Many people do not agree with the statement that people are typically concerned only with their own being. So did Socrates in his dialogues described by Plato in Republic.
Within the line of his arguments, connected with this issue, Socrates mainly operated with the definition of “justice”. What is “justice” according Socrates? As we can see in the 4th Book of Republic, justice is when every man does what he must do and can do in the best way, and has what he should have. Using his own, so called Socratic method, he showed his opponents that there are contradictions in their thesis. He also compared between man and state in his arguments. According to Socrates, man as well as the state, should be rational and wise to be successful. To be wise and rational means to be just, as it derives from his dialogue with Thrasymachus in the 1st Book of Plato’s Republic. To be just is reasonable, because injustice is not profitable and leads to impossibility of common action. Common activity is necessary for achieving most of the purposes, especially for the state, so thinking not only about your well being but also about others is not only useful – it is vital for a state and person’s existence. That’s why justice is better than injustice, which can not be successful for a long time.

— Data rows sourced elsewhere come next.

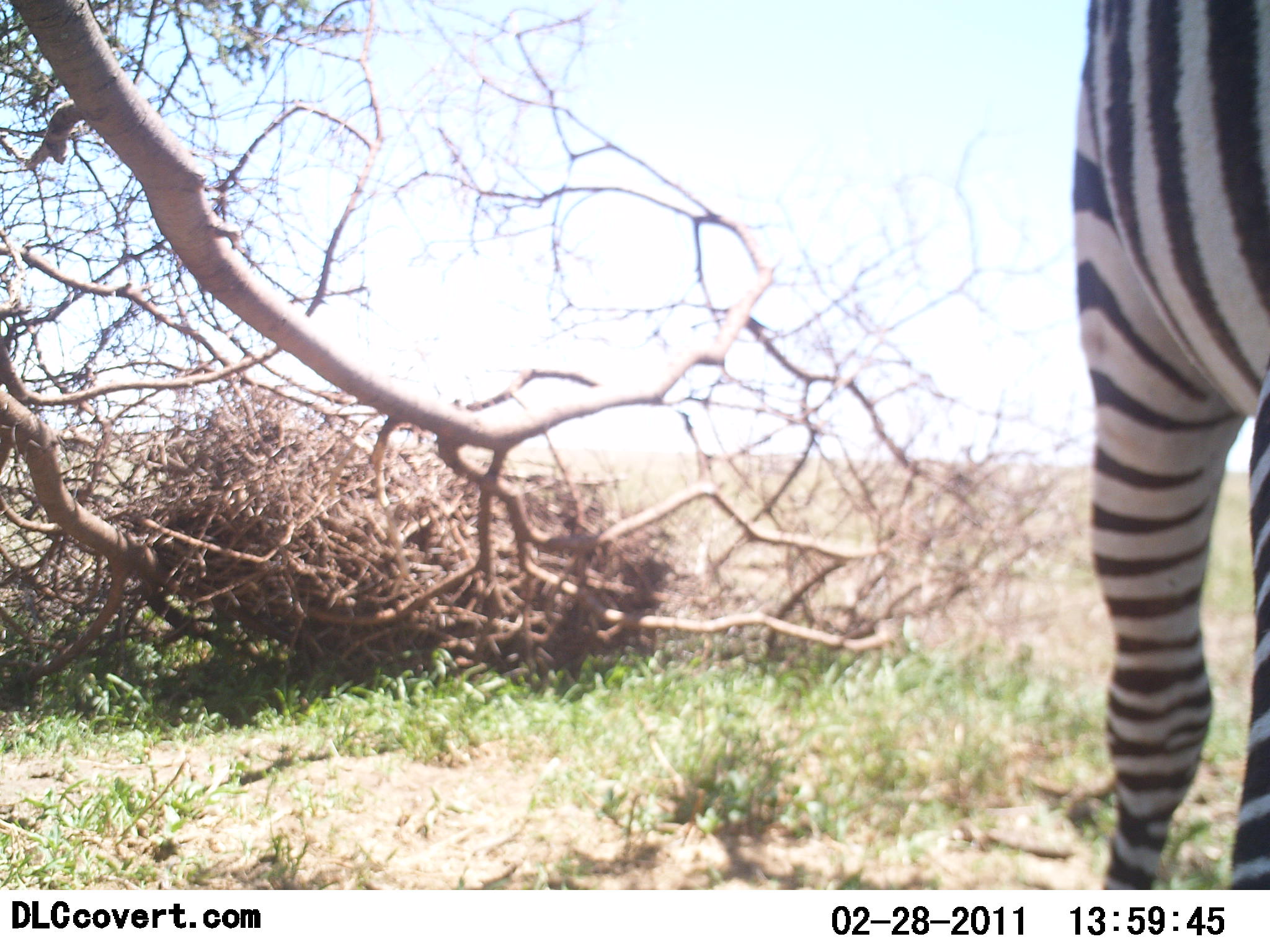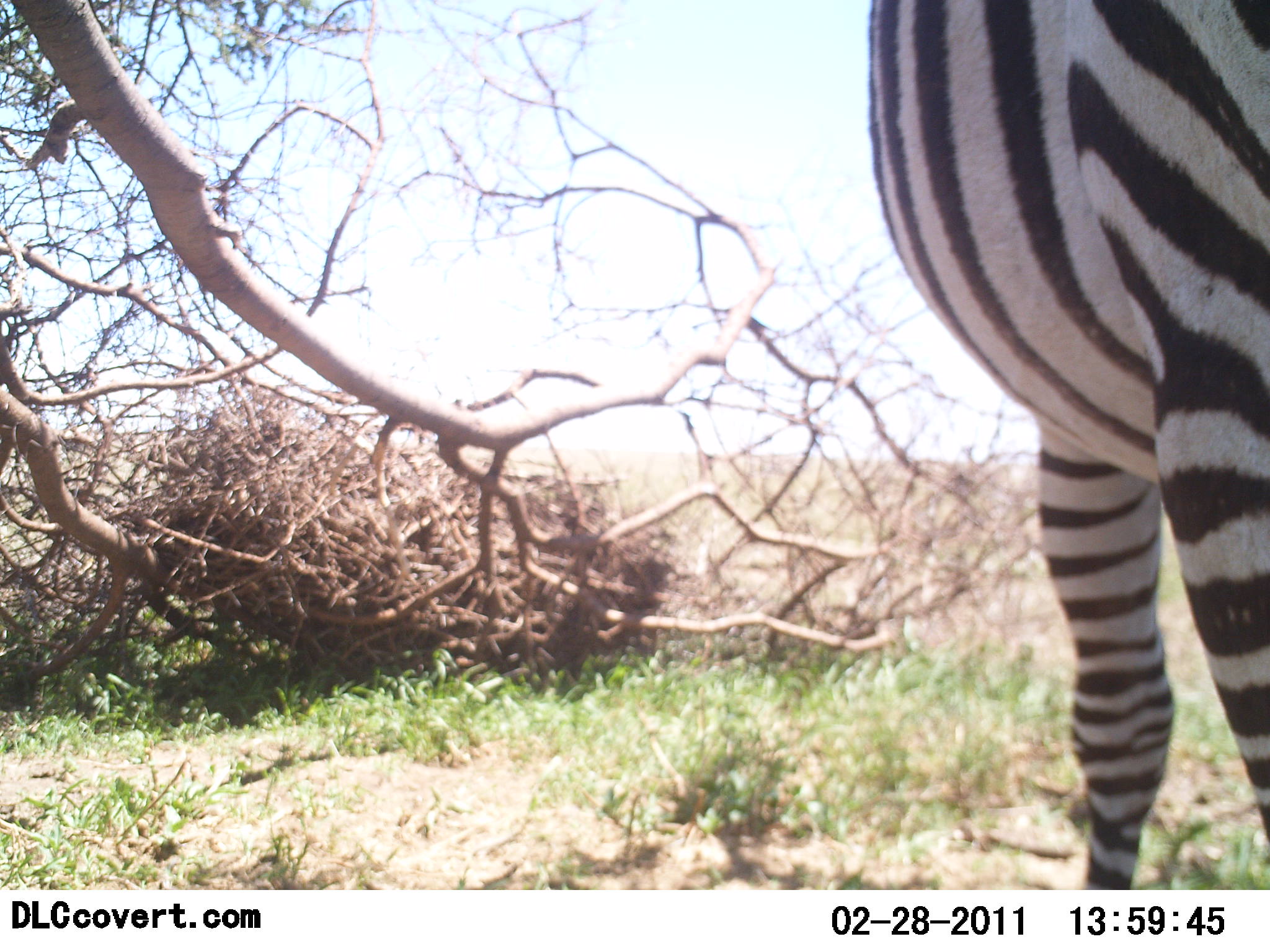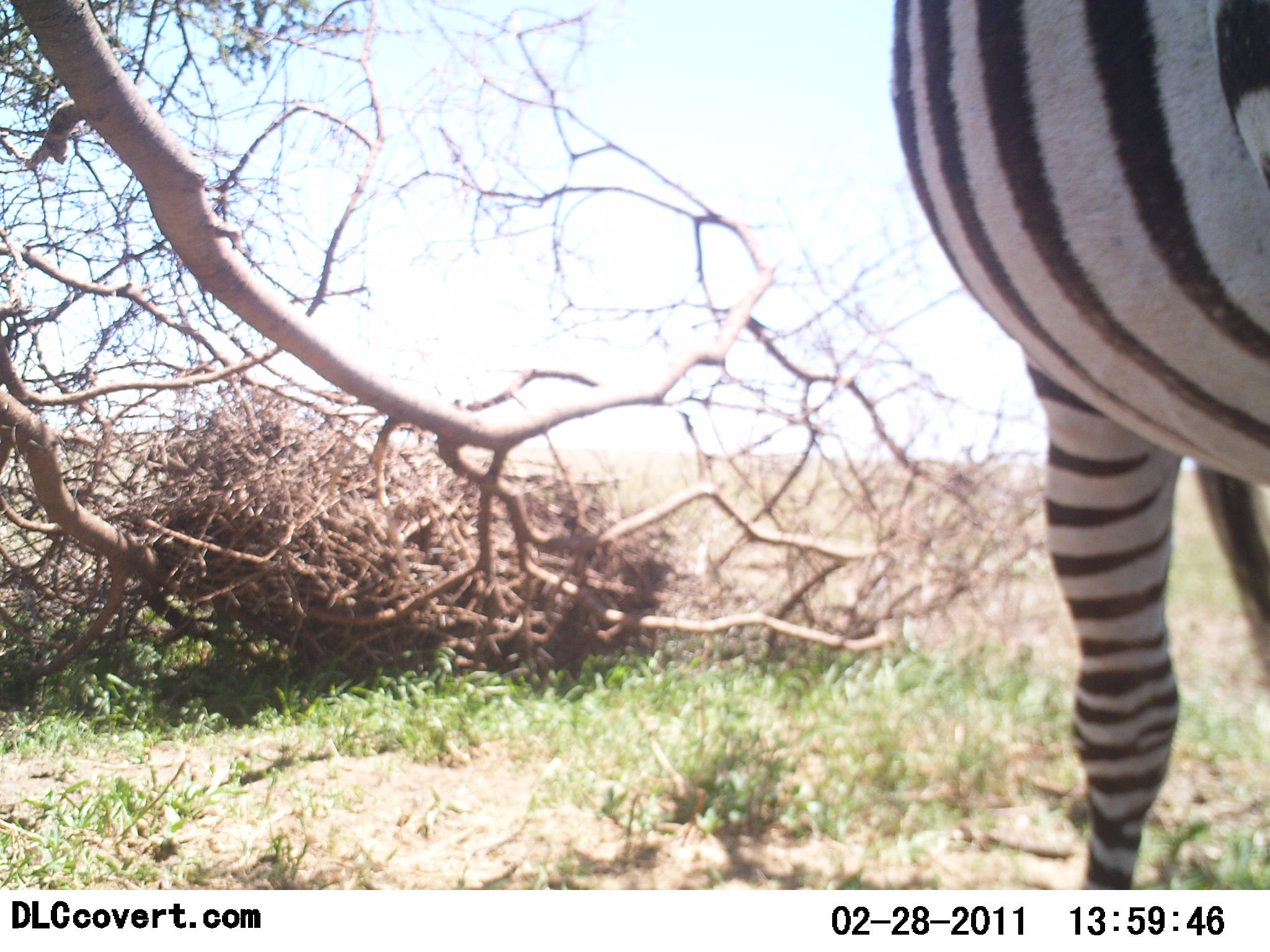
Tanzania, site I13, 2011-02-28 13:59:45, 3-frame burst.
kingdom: Animalia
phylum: Chordata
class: Mammalia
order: Perissodactyla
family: Equidae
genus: Equus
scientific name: Equus quagga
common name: plains zebra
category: zebra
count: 1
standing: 73%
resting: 0%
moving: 18%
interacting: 0%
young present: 0%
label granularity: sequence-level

Talking about his arguments, it should be noticed that they were quite compelling, especially for his time. Socrates’ understanding for justice and necessity for every man to be just is quite rational and persuasive for his interlocutors. Nevertheless, it is worth noted that Glaukon’s remark in the 2nd Book of Plato’s Republic, which talks about justice as a means to prevent any man from being the oppressor, as well as to be oppressed, has a fine amount of sense. Socrates’ comparison of a state and man is quite disputable, maybe not 100% correct, but his thoughts about rational and Divine principle in every human being are still actual.